Task 2 – A methodology and code for the automatic history-matching of time-lapse seismic data have been completed. This methodology has been embedded in the overall code so that one can simultaneously match time-lapse seismic and production data.
Task 3 – Researchers have developed methods to determine the relative weighting of data mismatch terms. To integrate dynamic data into a geologic model by automatic history-matching, it is important to determine the proper relative weighting of data in the objective function that is minimized. The relative weighting is determined by the covariance functions describing measurement errors. For estimation of the covariance functions for different types of production data, the team’s implementation of Savitzky-Golay filters and soft-threshold de-noising using the wavelet transform both yield reasonable estimates of covariance functions, but results are less accurate when the errors are correlated or non-stationary. A modified EM algorithm was implemented to characterize measurement error in time-lapse seismic and production data. Extensive testing indicates that the modified EM algorithm gives reliable results for determining the covariance functions for production data (pressure, producing water-oil and gas-oil ratios) as well as time-lapse seismic data. The modified algorithm groups data by value and coordinates and automatically determines the number of groups. By smoothing within groups, the project performer is able to obtain a reliable characterization of measurement errors. Researchers have also developed a modification that allows them to consider two data types together, e.g., acoustic impedance and Poisson’s ratio. This modification results in a more reliable grouping. Preliminary tests on synthetic data indicate that the modified EM algorithm can be applied to separate porosity and permeability measurements by rock type.

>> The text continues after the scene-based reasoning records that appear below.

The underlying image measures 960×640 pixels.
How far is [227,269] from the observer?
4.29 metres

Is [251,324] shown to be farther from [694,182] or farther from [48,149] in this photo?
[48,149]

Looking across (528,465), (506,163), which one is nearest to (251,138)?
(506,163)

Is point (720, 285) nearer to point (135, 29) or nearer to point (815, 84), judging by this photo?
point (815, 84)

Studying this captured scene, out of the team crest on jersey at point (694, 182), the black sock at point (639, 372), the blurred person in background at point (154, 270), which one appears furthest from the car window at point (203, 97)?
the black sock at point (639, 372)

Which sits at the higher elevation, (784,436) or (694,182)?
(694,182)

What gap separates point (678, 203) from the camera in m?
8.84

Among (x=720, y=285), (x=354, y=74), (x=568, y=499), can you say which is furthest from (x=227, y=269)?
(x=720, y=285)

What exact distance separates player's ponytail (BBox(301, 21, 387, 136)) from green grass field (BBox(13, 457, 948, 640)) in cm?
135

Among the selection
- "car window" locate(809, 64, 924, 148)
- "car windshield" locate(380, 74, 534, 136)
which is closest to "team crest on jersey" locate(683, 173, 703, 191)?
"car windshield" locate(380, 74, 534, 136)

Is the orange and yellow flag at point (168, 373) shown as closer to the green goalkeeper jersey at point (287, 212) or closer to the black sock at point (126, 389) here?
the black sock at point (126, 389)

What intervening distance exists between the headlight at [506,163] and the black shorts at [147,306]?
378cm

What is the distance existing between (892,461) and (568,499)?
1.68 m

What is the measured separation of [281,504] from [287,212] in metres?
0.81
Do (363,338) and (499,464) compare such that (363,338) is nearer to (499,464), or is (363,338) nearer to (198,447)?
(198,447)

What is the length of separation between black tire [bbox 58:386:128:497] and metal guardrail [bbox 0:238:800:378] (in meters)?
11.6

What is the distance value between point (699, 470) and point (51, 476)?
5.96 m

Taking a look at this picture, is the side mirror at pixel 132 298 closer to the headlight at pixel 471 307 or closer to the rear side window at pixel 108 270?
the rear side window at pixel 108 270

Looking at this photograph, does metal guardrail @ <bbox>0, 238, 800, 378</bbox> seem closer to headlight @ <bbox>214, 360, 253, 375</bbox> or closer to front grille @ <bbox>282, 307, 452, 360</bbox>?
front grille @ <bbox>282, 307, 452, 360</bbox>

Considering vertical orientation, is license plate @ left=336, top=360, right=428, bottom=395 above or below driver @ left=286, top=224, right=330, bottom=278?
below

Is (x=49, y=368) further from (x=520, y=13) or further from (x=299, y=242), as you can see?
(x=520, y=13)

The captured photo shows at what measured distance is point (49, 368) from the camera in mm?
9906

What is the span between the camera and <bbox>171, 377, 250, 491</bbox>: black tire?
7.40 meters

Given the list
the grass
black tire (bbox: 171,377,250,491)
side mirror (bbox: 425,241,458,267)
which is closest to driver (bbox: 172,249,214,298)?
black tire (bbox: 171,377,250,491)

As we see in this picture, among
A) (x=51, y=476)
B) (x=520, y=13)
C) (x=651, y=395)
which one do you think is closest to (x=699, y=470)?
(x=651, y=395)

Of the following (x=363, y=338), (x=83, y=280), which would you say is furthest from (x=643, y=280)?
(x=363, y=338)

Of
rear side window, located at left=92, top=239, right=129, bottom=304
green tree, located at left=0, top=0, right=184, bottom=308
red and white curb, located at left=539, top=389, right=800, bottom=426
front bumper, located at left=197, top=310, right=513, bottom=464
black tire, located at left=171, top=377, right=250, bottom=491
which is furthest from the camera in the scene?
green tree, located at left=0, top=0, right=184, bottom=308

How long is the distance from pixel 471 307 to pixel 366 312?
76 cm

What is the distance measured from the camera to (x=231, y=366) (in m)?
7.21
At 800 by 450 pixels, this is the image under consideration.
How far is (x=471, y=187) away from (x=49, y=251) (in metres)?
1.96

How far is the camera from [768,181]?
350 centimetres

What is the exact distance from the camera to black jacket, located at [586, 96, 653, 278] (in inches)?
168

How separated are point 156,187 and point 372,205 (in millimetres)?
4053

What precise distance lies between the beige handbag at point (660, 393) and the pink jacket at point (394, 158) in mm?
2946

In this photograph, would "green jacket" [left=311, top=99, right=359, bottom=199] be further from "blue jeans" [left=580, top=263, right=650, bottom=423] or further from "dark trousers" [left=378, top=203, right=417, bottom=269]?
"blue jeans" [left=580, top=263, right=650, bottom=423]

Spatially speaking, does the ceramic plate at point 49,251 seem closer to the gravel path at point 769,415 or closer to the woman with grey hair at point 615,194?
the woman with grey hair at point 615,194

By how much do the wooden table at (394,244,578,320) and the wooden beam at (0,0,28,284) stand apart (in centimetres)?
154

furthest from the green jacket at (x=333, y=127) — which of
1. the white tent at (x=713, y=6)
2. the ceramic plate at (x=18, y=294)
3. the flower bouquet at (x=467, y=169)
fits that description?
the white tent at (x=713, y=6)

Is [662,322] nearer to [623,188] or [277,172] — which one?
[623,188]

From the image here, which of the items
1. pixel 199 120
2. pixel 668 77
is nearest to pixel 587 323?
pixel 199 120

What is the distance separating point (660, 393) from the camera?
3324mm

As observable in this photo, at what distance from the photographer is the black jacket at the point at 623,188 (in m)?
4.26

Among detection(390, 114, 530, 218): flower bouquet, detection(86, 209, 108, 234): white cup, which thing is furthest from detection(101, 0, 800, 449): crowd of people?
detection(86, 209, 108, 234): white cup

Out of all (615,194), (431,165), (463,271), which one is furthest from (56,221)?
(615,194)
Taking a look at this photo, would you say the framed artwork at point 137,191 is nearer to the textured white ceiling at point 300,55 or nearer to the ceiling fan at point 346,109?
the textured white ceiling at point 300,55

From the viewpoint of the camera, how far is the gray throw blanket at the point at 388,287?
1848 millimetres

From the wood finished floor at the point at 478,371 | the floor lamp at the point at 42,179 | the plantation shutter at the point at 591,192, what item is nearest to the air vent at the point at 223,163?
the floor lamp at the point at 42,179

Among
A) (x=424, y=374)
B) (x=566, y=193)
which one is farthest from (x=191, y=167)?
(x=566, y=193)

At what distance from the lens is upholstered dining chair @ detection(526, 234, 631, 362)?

Task 4 – Code for estimating relative permeability curves, together with gridblock porosities and absolute permeabilities, has been completed and successfully tested with several synthetic examples. Tests indicate that, in many cases, production data will not be sufficient for accurate estimation of the control points in a B-spline parameterization of relative permeability curves, so this representation should be used with caution. Estimation based on power law models for relative permeability curves is more robust.
Task 5 – Essentially no work has yet been done on multi-scale history-matching because the student who was scheduled to work on this project was engaged in the development of the EM algorithm. The discovery of this promising algorithm was unexpected when the project was initiated. The intent was to work on Task 5 during the final year of the project, but because Federal funding was not provided for the third year of the project, this task has been deleted.
Task 6 – A GUI was developed. The GUI can be used to run the CLASS reservoir simulator and to estimate permeability and porosity fields and parameters describing relative permeability curves by the automatic history-matching of production data and time-lapse acoustic impedance data. Final testing of the code is underway. This code is publicly available on the TUPREP website, http://www.tuprep.utulsa.edu [external site].
Task 7 – Several synthetic cases related to history-matching production and seismic data have been done. A field case on integrating time lapse seismic data has also been completed. This history-matching software has been compared with the ensemble Kalman filter for the PUNQ-S3 problem; both methods gave similar results in terms of the estimates of permeability and porosity fields obtained and the quantification of uncertainty in predicted reservoir performance. The EM algorithm has been applied to field cases to estimate measurement errors in both time-lapse seismic data and production data.